狂犬病の症状は、潜伏期間が長く、発症してから死亡するまでの期間が非常に短いことが特徴です。動物の場合、発症後は、前駆期、狂騒期、麻痺期と症状が移っていきます。前駆期は、元気や食欲がなくなりますが、狂騒期になると動き回ったり吠えたりし、わずかな刺激にも反応して攻撃するようになります。人では、この時期に水を飲んだり顔に風が当たったりすることで喉の筋肉がけいれんしたり、強い痛みを感じたりする「恐水症状」や「恐風症状」を示すことがあります。麻痺期では、食事ができなくなり涎を流し続けて発作を起こし呼吸が停止して死亡します。死亡率はほぼ100%と言われています。
飼い主は、犬に年に1回予防注射を接種すること、交付された注射済票を首輪などに着けることが狂犬病予防法で義務づけられています。狂犬病の流行を防ぐためには、予防注射の接種率が70%以上必要と言われていますが、平成28年度の狂犬病予防注射の接種率は、全国で71.4%で減少傾向にあります(※1)。しかし接種率は地域によって大きな差があります。
狂犬病は有効な治療方法がないため、予防が非常に大切です。予防方法は、狂犬病予防注射を接種すること、海外ではむやみに動物に手を出さないこと、もしも海外で動物に咬まれたらすぐに傷口をよく洗い、医療機関で傷の治療と狂犬病ワクチンの接種を行ってください。
※1 厚生労働省ホームページより


犬回虫症
子供が感染しやすいと思われがちですが、意外と大人でも注意が必要です。
病原体は犬回虫で猫回虫もあります。

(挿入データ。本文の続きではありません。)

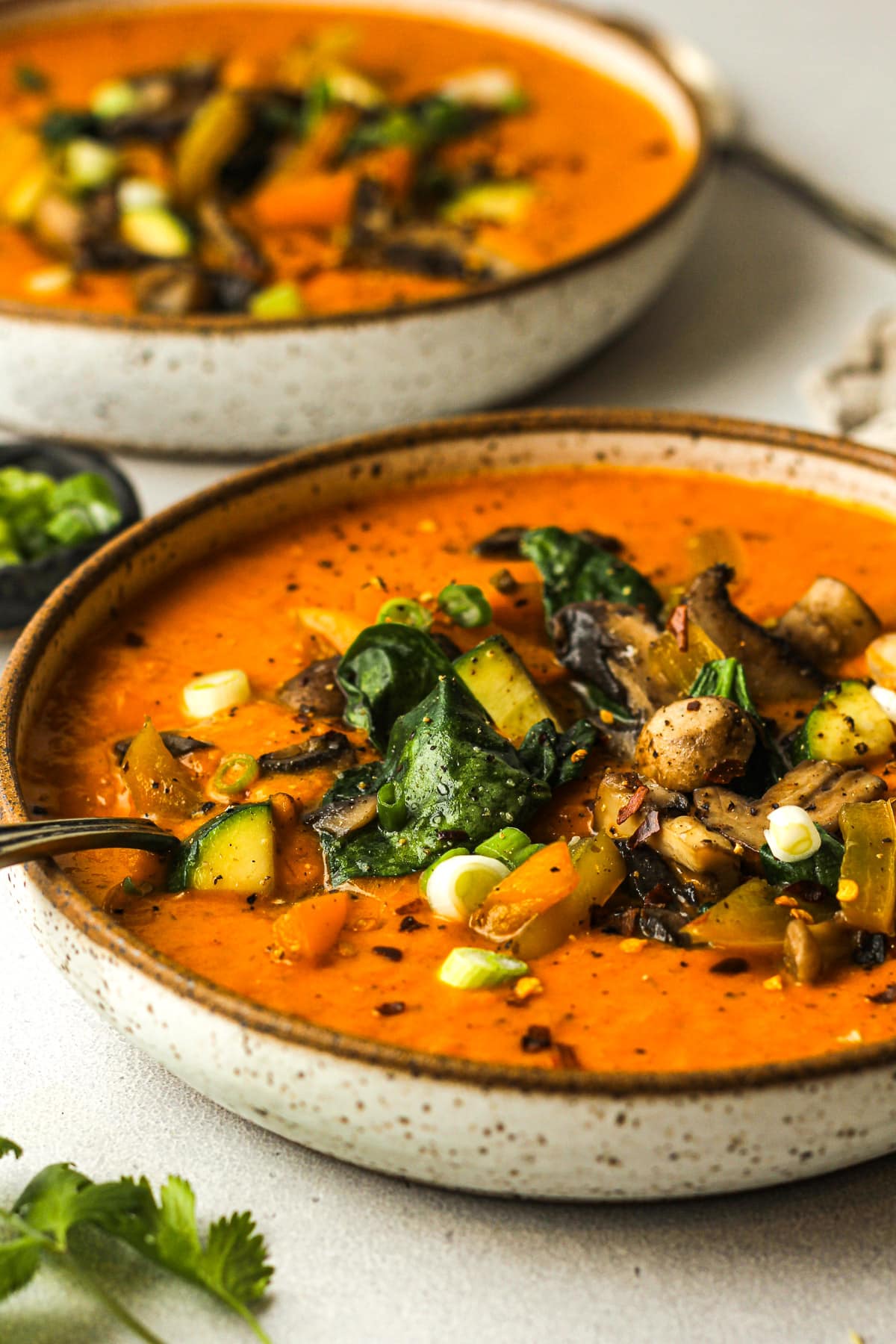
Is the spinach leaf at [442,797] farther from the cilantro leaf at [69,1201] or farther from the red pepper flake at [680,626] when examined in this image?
the cilantro leaf at [69,1201]

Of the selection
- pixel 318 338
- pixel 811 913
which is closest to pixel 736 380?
pixel 318 338

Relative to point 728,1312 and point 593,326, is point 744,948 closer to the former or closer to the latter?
point 728,1312

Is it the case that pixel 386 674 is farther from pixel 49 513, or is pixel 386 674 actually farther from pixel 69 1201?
pixel 49 513

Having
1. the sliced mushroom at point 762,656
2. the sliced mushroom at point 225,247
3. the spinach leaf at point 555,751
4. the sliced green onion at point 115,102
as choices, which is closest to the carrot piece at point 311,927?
the spinach leaf at point 555,751

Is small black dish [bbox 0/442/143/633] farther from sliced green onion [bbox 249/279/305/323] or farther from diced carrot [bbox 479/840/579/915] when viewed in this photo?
diced carrot [bbox 479/840/579/915]

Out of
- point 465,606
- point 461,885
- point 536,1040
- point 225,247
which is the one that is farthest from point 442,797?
point 225,247

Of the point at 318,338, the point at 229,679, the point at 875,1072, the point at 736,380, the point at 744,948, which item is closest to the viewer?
the point at 875,1072
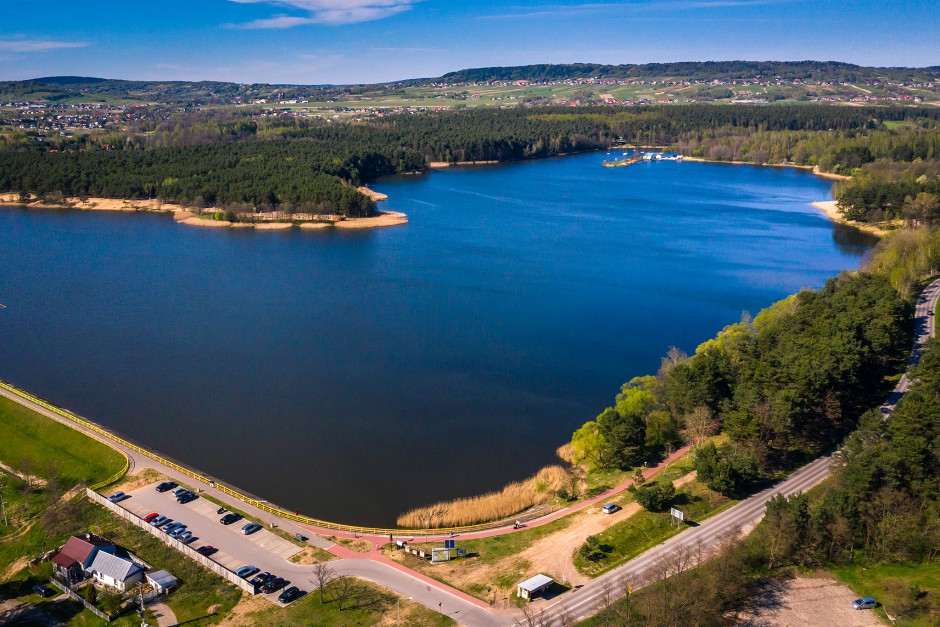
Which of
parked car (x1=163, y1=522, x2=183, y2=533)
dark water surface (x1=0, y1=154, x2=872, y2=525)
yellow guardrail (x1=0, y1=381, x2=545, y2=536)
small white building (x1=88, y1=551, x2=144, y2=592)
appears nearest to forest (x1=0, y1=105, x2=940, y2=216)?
dark water surface (x1=0, y1=154, x2=872, y2=525)

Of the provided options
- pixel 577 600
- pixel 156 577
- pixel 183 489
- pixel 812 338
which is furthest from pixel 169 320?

感染経路は、犬や猫の糞便から虫卵が口に入ること、鶏や牛の肝臓や肉を生で食べることなどです。特に子供では、土遊びなどで知らないうちに糞で汚れた土を触って口に入れてしまうことがあります。砂場は犬や猫が糞をすることがあるため、虫卵に触れる危険性が高い場所です。大人の場合は、汚染された土に触ることはもちろんですが、特に生の肉などを食べないように注意しましょう。

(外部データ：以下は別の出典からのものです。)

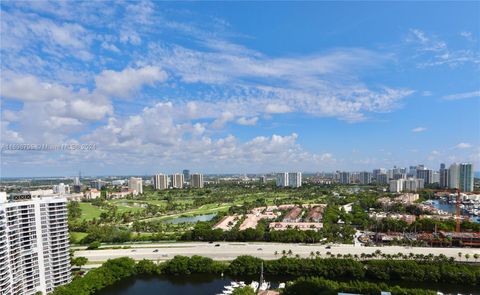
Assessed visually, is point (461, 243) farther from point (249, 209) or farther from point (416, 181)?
point (416, 181)

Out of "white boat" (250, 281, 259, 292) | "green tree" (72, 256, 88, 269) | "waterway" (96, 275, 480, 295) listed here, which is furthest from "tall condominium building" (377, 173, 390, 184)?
"green tree" (72, 256, 88, 269)

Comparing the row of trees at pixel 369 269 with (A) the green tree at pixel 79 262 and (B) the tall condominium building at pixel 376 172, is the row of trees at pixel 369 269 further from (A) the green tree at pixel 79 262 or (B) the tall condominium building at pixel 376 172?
(B) the tall condominium building at pixel 376 172

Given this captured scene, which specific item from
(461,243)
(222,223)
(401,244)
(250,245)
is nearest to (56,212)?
(250,245)

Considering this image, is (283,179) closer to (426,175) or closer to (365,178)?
(365,178)

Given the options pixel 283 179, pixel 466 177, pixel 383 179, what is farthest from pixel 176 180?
pixel 466 177

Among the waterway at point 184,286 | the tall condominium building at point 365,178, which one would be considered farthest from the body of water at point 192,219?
the tall condominium building at point 365,178

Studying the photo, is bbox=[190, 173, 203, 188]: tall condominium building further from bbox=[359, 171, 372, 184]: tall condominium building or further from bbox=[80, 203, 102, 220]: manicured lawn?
bbox=[359, 171, 372, 184]: tall condominium building
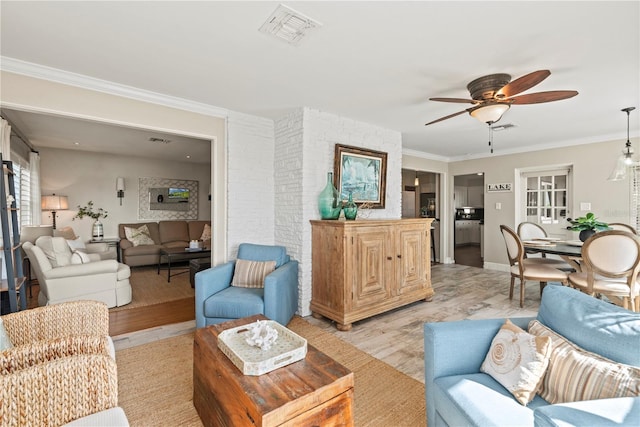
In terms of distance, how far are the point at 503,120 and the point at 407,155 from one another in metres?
2.04

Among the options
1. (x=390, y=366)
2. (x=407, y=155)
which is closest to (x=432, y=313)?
(x=390, y=366)

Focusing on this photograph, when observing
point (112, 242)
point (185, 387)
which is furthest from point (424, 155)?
point (112, 242)

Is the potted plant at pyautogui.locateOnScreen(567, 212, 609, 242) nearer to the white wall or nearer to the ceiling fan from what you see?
the ceiling fan

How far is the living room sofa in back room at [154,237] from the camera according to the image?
223 inches

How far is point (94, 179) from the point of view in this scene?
19.8ft

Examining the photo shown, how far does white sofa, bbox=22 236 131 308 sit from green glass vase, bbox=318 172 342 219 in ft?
8.72

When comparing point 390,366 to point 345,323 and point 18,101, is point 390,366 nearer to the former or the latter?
point 345,323

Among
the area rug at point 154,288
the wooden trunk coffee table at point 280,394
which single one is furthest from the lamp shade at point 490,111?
the area rug at point 154,288

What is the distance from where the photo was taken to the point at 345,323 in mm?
2969

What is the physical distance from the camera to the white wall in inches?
223

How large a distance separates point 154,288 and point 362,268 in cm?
331

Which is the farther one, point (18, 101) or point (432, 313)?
point (432, 313)

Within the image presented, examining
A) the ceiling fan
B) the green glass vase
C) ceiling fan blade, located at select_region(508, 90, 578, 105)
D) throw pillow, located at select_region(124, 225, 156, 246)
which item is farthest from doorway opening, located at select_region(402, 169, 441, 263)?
throw pillow, located at select_region(124, 225, 156, 246)

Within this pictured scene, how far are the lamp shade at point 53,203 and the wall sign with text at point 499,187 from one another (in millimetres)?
8197
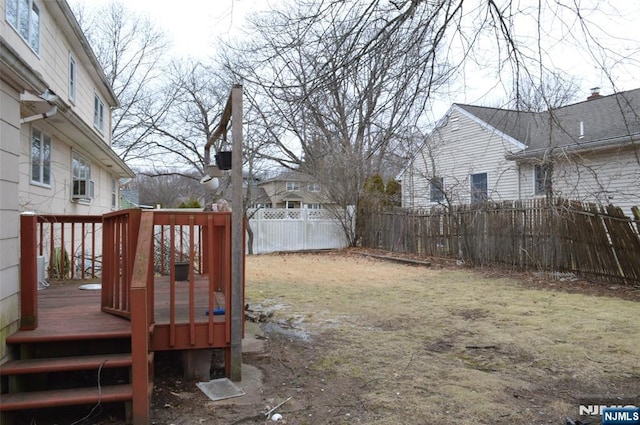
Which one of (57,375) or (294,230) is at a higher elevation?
(294,230)

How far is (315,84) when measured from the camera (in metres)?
4.61

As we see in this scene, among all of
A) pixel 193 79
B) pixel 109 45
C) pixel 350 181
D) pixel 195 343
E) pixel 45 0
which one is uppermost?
pixel 109 45

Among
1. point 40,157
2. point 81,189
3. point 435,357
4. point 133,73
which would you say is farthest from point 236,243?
point 133,73

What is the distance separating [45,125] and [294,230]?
10.2 m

回虫が人の体内に入ると眼や内臓に移動して炎症を起こすことがあります。動物の場合は、親から仔に胎盤や乳汁を介して感染したり、大量に感染すると、下痢や肺炎を起こすことがあります。
予防方法は、動物に触ったり、公園の砂場で遊んだりした後は、よく手を洗うことなどです。

エキノコックス症
北海道ではよく知られている感染症ですが、本州にも感染報告があります。原因として感染地域から搬入した牧草に虫卵や感染ネズミが紛れていたり、感染したペットが移動したりすることが考えられています。
病原体は、多包条虫という寄生虫です。犬のほかにも猫やキツネ、タヌキなどにも感染します。人にはこれらの動物の糞便に含まれる虫卵を食べてしまうことで感染します。症状は、人では腹痛などを起こし、症状が進行すると肝機能障害を起こすこともあります。動物では無症状の場合が多いですが、まれに下痢をします。

皮膚糸状菌症
病原体は、皮膚糸状菌群というケラチン(タンパク質)を栄養にして生きるカビです。ケラチンは皮膚の角層に多く含まれているので、口の中など粘膜でできた箇所には感染しません。感染者の毛髪や土壌に直接触ることなどで感染します。

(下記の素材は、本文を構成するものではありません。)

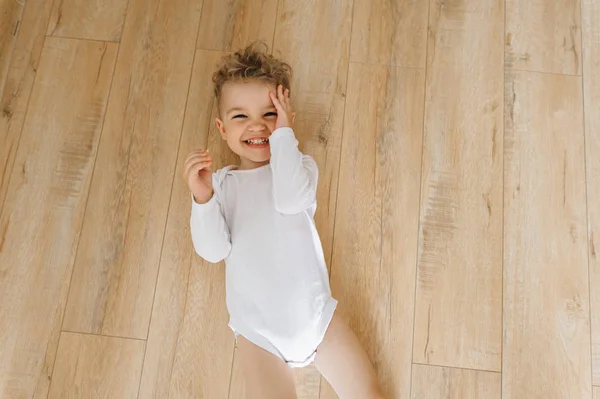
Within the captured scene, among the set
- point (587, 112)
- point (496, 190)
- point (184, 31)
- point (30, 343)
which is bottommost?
point (30, 343)

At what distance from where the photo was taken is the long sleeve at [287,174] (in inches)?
45.5

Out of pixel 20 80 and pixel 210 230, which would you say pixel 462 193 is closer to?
pixel 210 230

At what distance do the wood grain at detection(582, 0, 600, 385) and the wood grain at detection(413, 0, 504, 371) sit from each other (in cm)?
21

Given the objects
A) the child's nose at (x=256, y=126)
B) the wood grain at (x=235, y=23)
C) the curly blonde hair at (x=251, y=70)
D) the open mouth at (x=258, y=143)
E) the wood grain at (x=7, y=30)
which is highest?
the wood grain at (x=235, y=23)

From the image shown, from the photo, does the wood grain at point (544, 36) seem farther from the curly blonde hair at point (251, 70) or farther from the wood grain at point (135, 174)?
the wood grain at point (135, 174)

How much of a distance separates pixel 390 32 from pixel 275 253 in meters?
0.67

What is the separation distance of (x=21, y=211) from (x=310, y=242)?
0.70m

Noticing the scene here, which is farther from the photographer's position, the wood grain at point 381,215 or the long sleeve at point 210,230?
the wood grain at point 381,215

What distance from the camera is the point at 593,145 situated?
1.39 metres

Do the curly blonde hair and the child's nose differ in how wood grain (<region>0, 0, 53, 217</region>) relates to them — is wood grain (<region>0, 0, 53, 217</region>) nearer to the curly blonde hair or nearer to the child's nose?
the curly blonde hair

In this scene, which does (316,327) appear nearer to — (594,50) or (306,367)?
(306,367)

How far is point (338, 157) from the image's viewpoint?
4.54 feet

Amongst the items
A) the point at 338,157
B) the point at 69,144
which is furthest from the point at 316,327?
the point at 69,144

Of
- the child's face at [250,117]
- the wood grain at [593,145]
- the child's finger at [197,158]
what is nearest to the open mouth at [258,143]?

症状は、紅斑、水疱、フケ、脱毛などです。予防方法は、感染動物との接触を避けること、皮膚を清潔に保つことです。


猫ひっかき病
病原体はバルトネラ菌で、ネコノミによって感染が広がります。直接猫に引っかかれなくてもノミに刺されて感染することがあります。患者は、動物と触れ合う機会の多い15歳以下の子供に多いと言われています。症状は、人では傷の部分やリンパ節が腫れたり、発熱や悪寒、だるさ、食欲不振などが現れますが、多くの場合、自然に治癒します。猫は感染していても症状は出ません。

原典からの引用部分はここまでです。